What is the best approach to find the number of solutions to the equation ?
$8[\log x]+6[e^x]=13+12[\cos x]$ ([.] denotes greatest integer function)
Is drawing their graphs and then checking for solutions the only approach?Is there any shorter approach?
Thanks.
Here $\lfloor x \rfloor $ is an Integer Quantity.

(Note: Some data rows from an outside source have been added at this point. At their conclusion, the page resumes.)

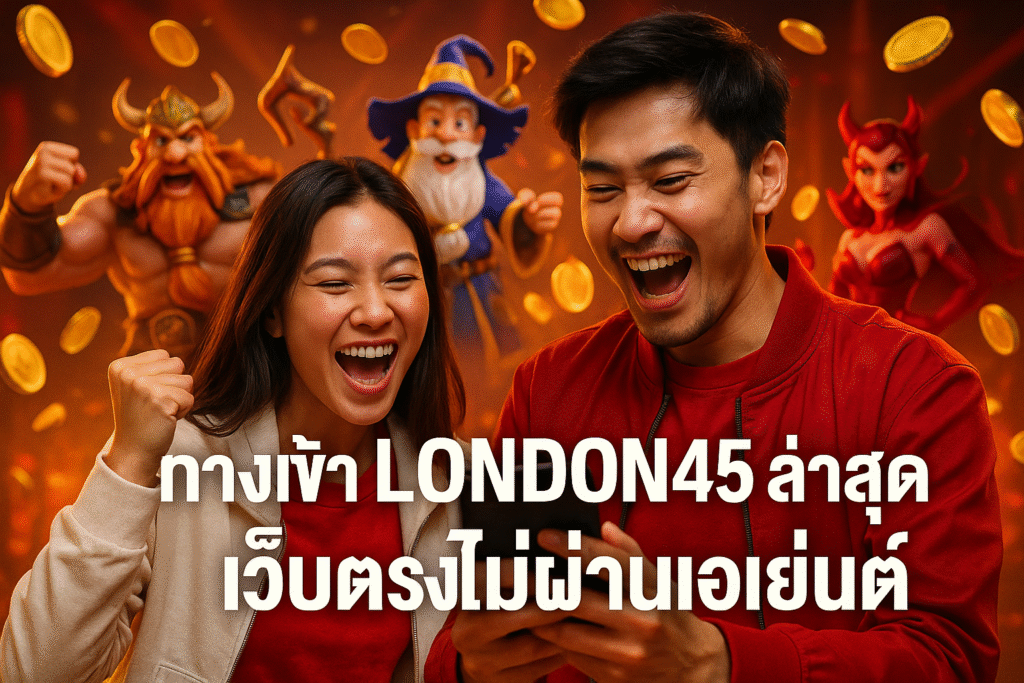 ทางเข้า LONDON45 ล่าสุด เว็บตรงไม่ผ่านเอเย่นต์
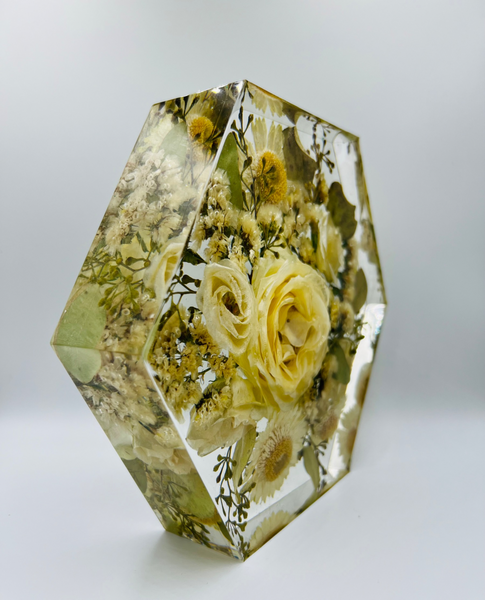 Közepes méretű hexagon emlékőrző (20.5x18x5cm) RENDELÉSRE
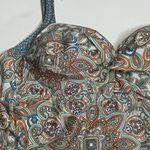 Antonio Melani Multicolor Medallion Print Swim Top Medium Photo 2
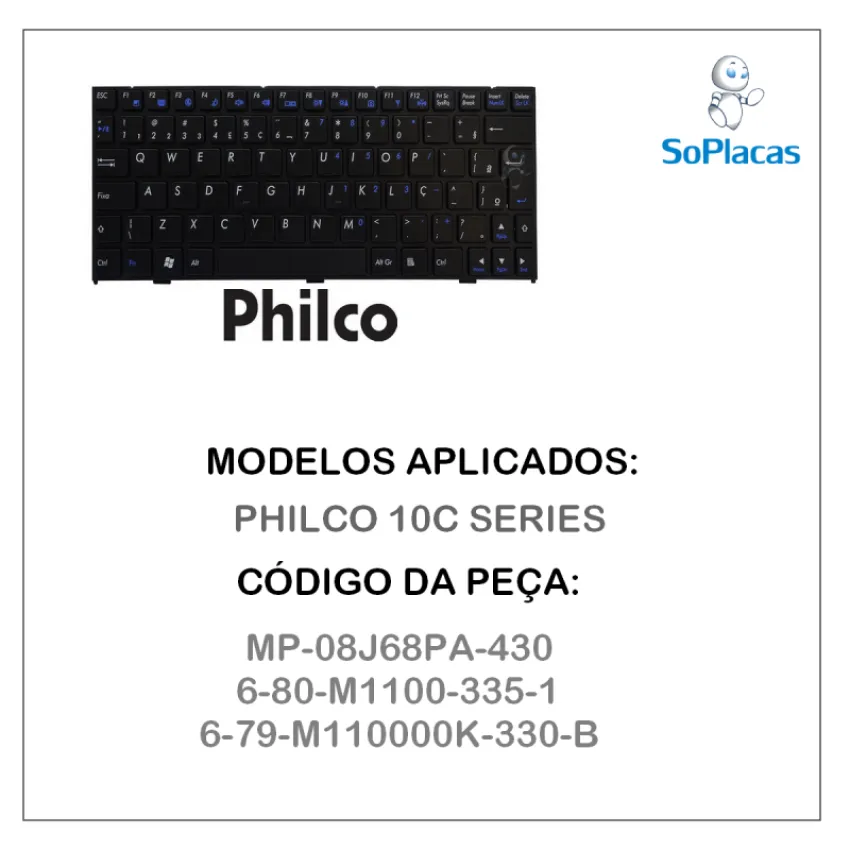 TECLADO NOTEBOOK PHILCO MP-08J68PA-430 6-80-M1100-335-1 | ORIGINAL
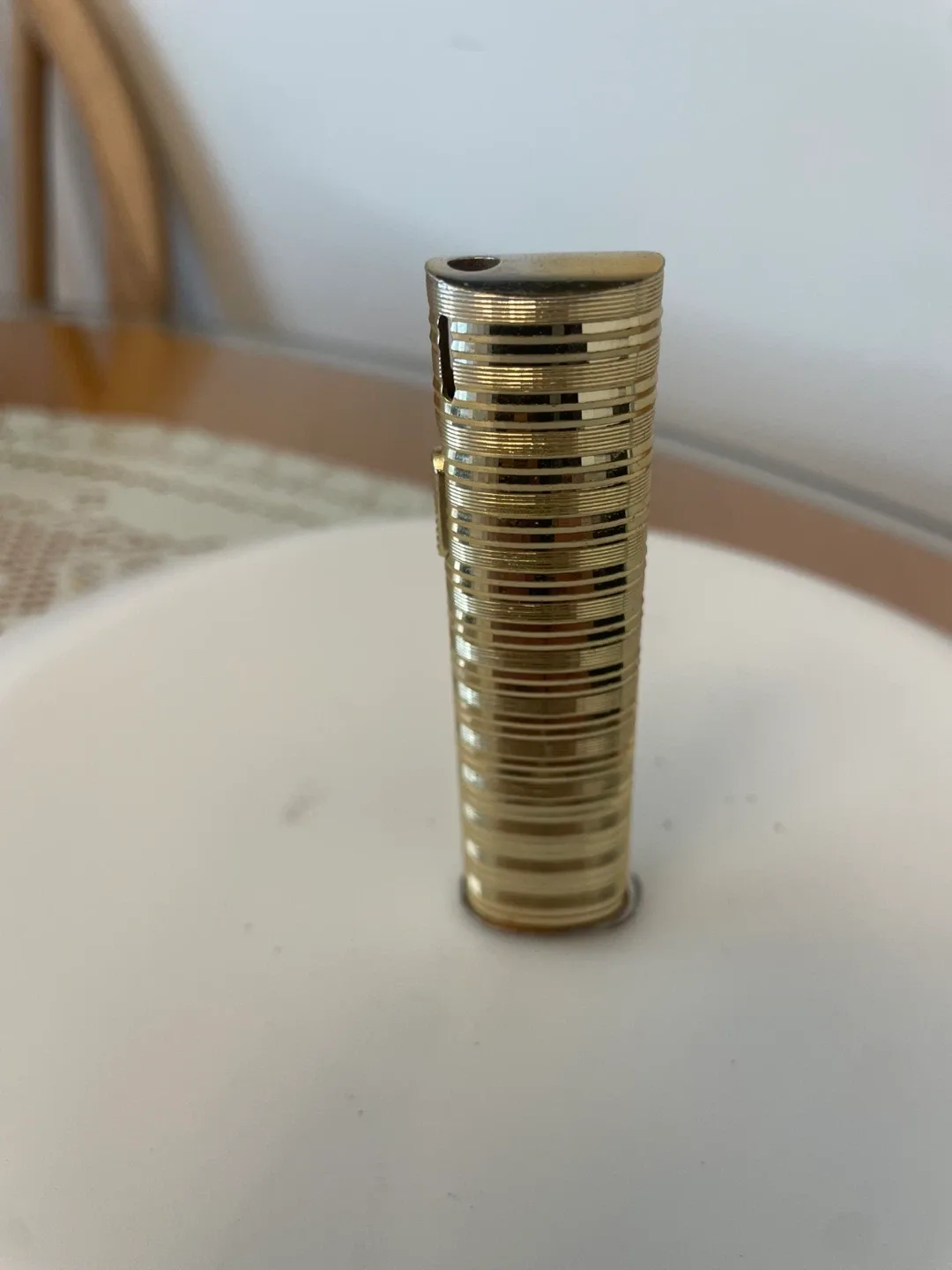 Vintage Gold Tone Lighters - 2 Unique Designs image indicator(3)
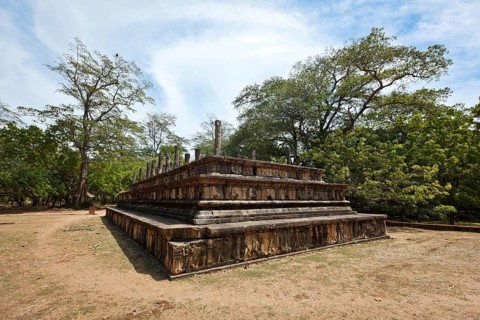 Ancient ruins. Pollonaruwa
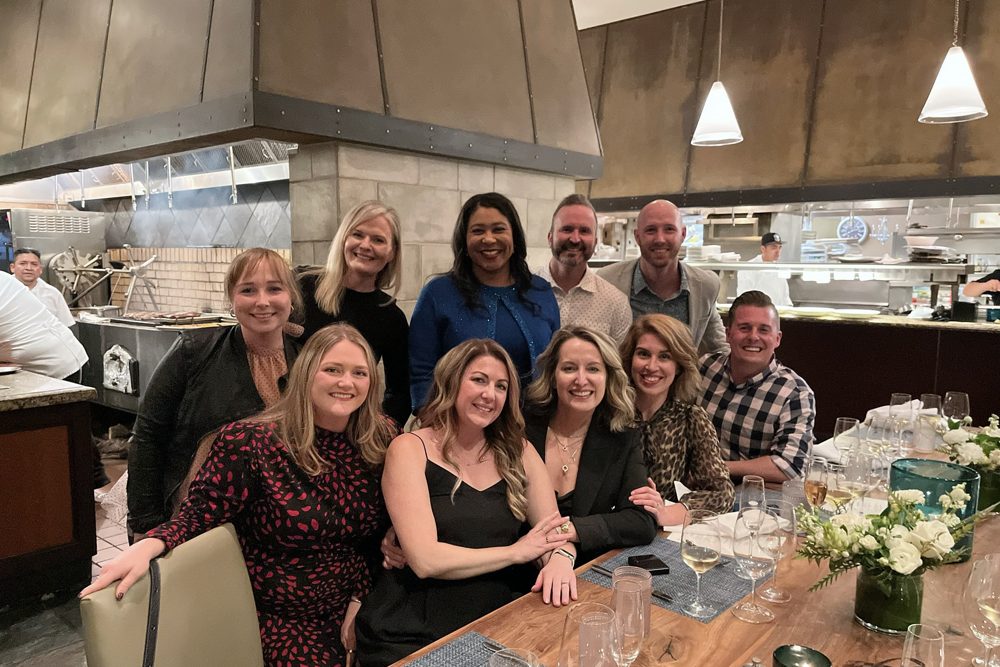 Northern California team at dinner in San Francisco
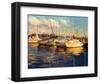 Boats on Glassy Harbor-Furtesen-Framed Art Print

So $$\underbrace{8\lfloor \ln x \rfloor +6\lfloor e^x \rfloor}_{\bf{even\; integer}} = \underbrace{13+12\lfloor \cos x \rfloor}_{\bf{odd\; integer}} $$
So $\bf{L.H.S}$ is $\bf{even\; integer}$ and $\bf{R.H.S}$ is an $\bf{odd\; integer}$
So no real values of $x$
There could easily be infinite number of solutions (over the real numbers) to an equation involving integer parts. Maybe it is more interesting trying to count how many closed intervals are solutions to it. As an example, the equation:
$$[x] = [x^2]$$
would have solutions $\forall x \in [0,\sqrt 2]$, an unbearable number of real $x$:s, but only 1 interval.
Alternatively one could want to measure the total length of these intervals, or average truthfulness over an interval. I.e. if selecting $x$ according to some random distribution , then with what probability will equation be true?